To us, Sergeant Steel just sounds like a guy who turns up to a bachelorette party with a boom box and a bride-seeking-missile under his rip away khakis. But hey, if we dismissed every booster with a cheesy name we’d hardly take any.
This brand promises to:
- Boost muscle mass
- Increase stamina
- Raise libido
- Improve strength
A big plus right away is that there are no proprietary blends here. That means every ingredient is individually dosed on the label. Full info is always a must. So let’s see if male stripping’s loss really is T boosting’s gain. And if he’s stainless steel or just the mild variety…
How Does It Work?
At a Glance
- Ashwagandha to raise endurance
- Fenugreek to balance blood sugars
- D-Aspartic Acid & Vitamin D3 to boost T
- Maca & Longjack for libido
- Tribulus allegedly to help test levels
We’ll dig deeper into Steel’s make-up after the scores
Sergeant Steel is one of those products that has a massive ingredients list. Trouble is that to squeeze that many ingredients in one product, you may end up with underdosed elements. As is the case here … however only for a couple of them (courtesy of having to take 10 pills a day).
Vitamin D3 is at 60% of the dose we’d like to see. Magnesium is 50% of the dose, and Zinc 50%.
There are loads of positives in this formula though. Boron, DAA, and Ashwaghanda are all good t boosting ingredients and dosed at proper levels. Similarly, Nettle Root, Fenugreek and Macuna Pruriens are all ingredients we like, and they are dosed at good levels.
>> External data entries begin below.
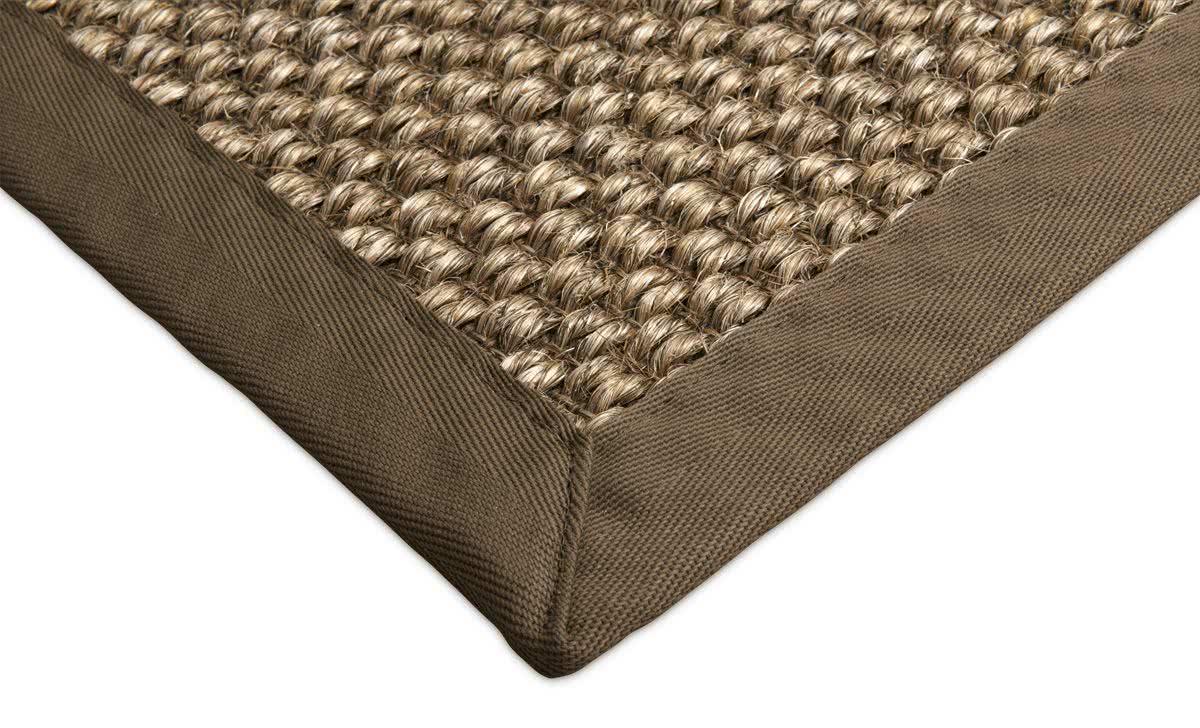 sisal teppich mani rye mit baumwollbord re nach ma. Black Bedroom Furniture Sets. Home Design Ideas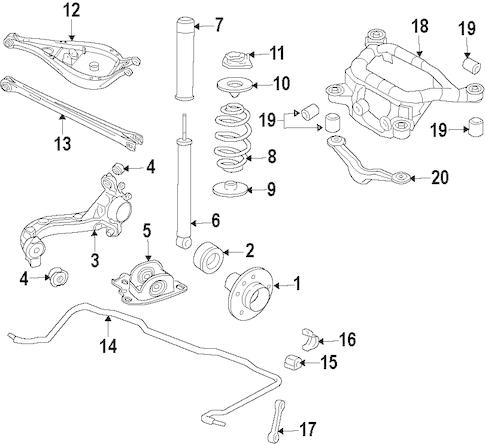 2009 Volkswagen Jetta Fuse Box Diagram 2006 Volkswagen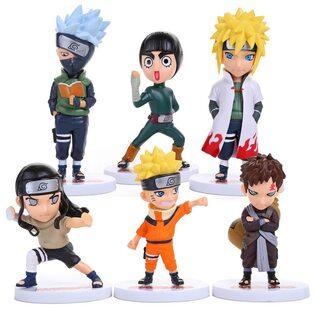 Фигурка из набора Наруто (Naruto 10 см.) Набор 12 шт.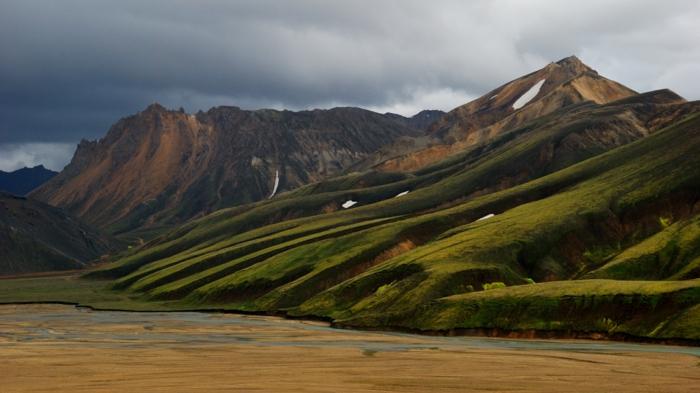 voyager en islande -Landmannalaugar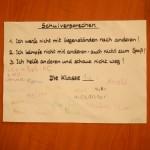 Die 1a brachte als erste Klasse das unterzeichnete Schulversprechen zurück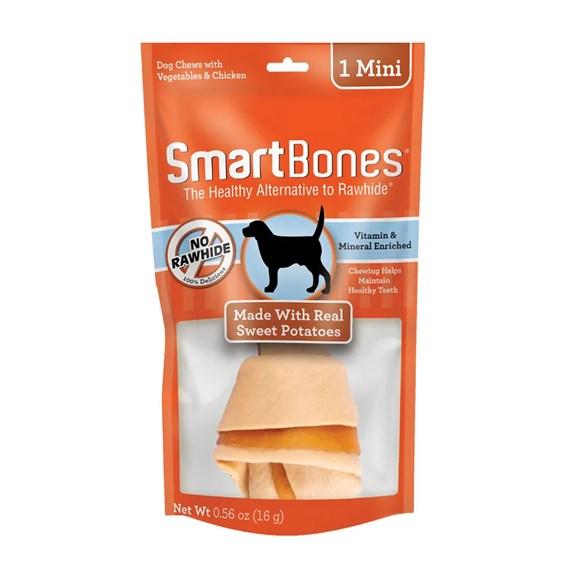 Ossinho Para Cães Smartbones Sweet Potato Mini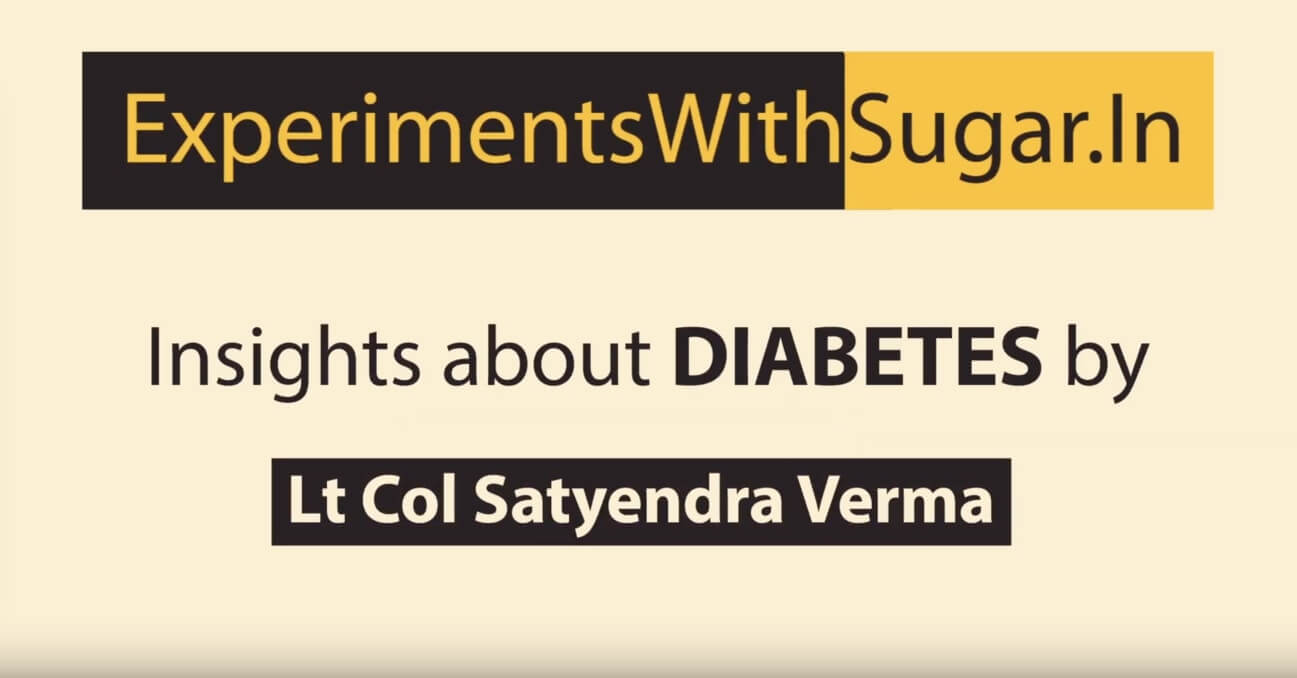Lt Col Satyendra Verma about fitness regimes for diabetes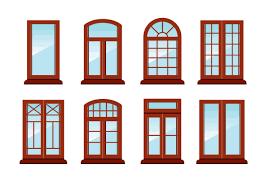 Fenster Fensterlieferung Schwielowsee Hauffa Gmbh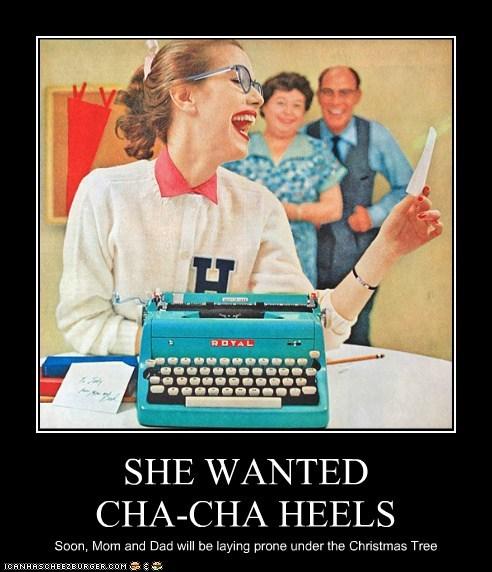 murder gift Divine cha cha heels typewriter - 6818297856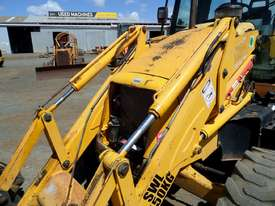 2004 JCB 3CX Backhoe *CONDITIONS APPLY* - picture8' - Click to enlarge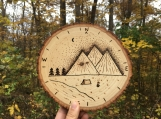 Compass Wood Signs,Woodland Wall Signs,Mountain Scene Decor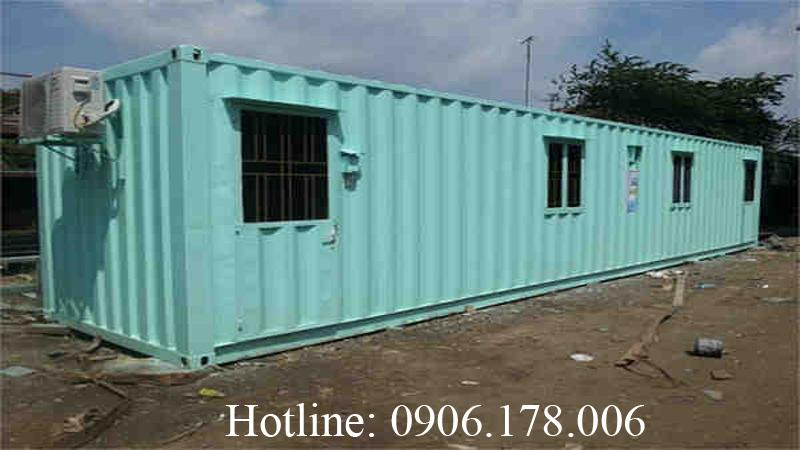 Gía bán container văn phòng
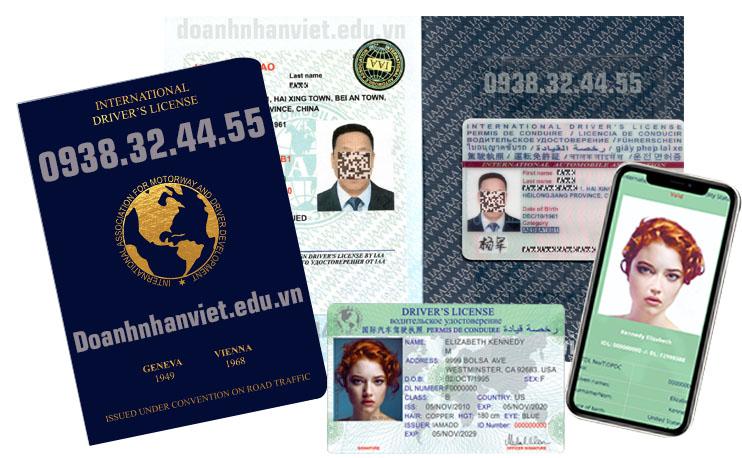 Đổi bằng lái xe quốc tế IAA - IDP Tổng Cục Đường Bộ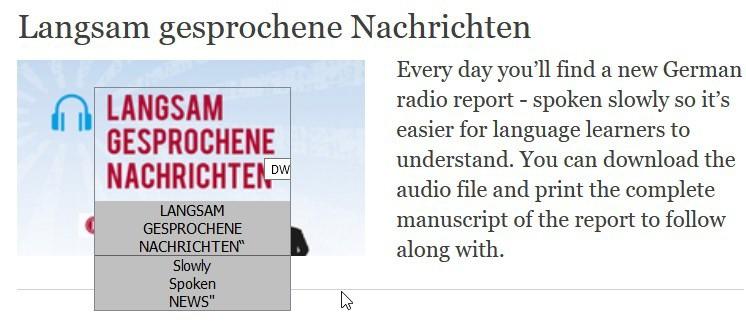 ScreenTranslator example 2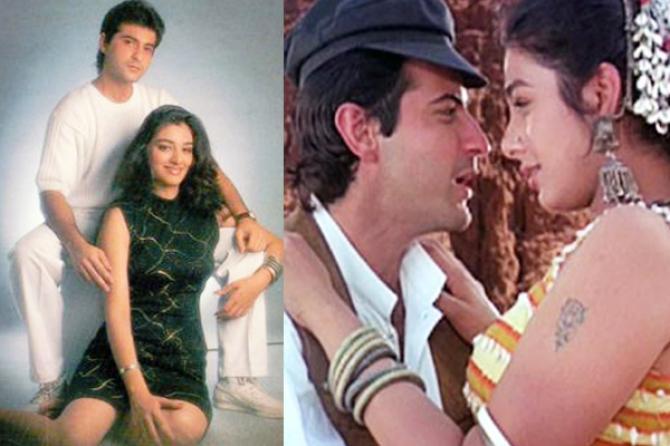 Tabu And Sanjay Kapoor Love Affair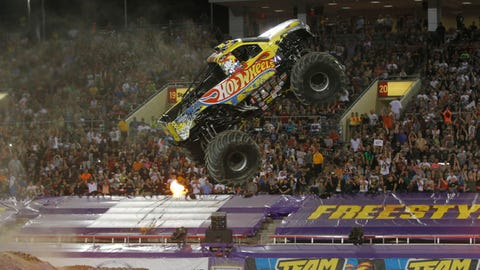 Monster Jam World Finals XV in Las Vegas: Team Hot Wheels® Firestorm®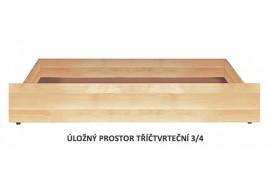 Úložný prostor 3/4 pod postele BW, masiv buk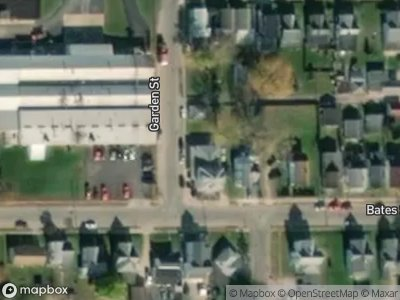 Bates-st-Logansport-IN-46947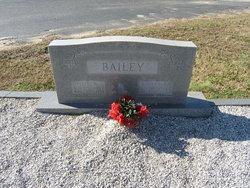 Clara H Bailey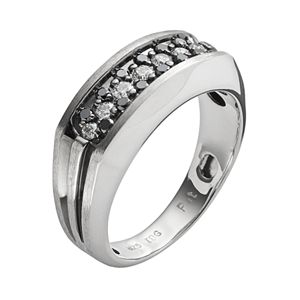 Men's Sterling Silver 1/2-ct. T.W. Black & White Diamond Ring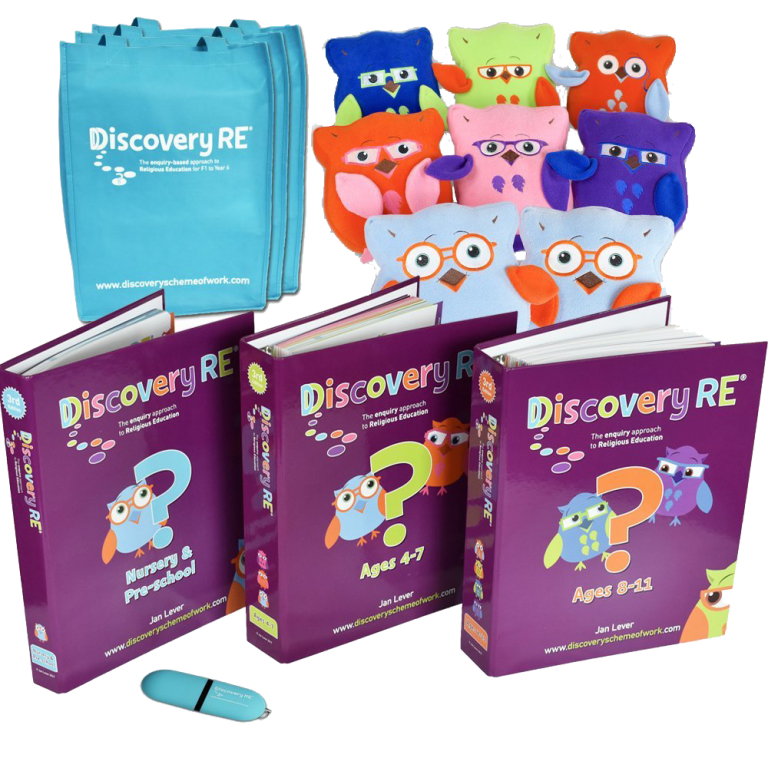 Find out more about Discovery RE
The others – Trib, Maca, and Shilajit should have been dropped to increase the dosages of D3, Magnesium and Zinc.
Overall, a couple of mis-fires aside … good choices here and well thought out formula.
Even the very best boosters we’ve reviewed wouldn’t get full marks at $50 a bottle. It’s expensive. However, you get what you pay for and it’s a solid product.
There’s nothing dangerous about Sergeant Steel, it’s manufactured in line with cGMP regulations. Also they don’t use proprietary blends, opening all formula info up to the user which is great. There’s not much available about Assault Labs, so the score isn’t perfect.
This product generally has quite high star ratings but unlike Generals, boosters need more than stars to prove their quality.
When it comes to testimonials the more detail the better. Ideally you should be looking for full names of users, photos and videos, rather than stars and a brief paragraph no matter how positive.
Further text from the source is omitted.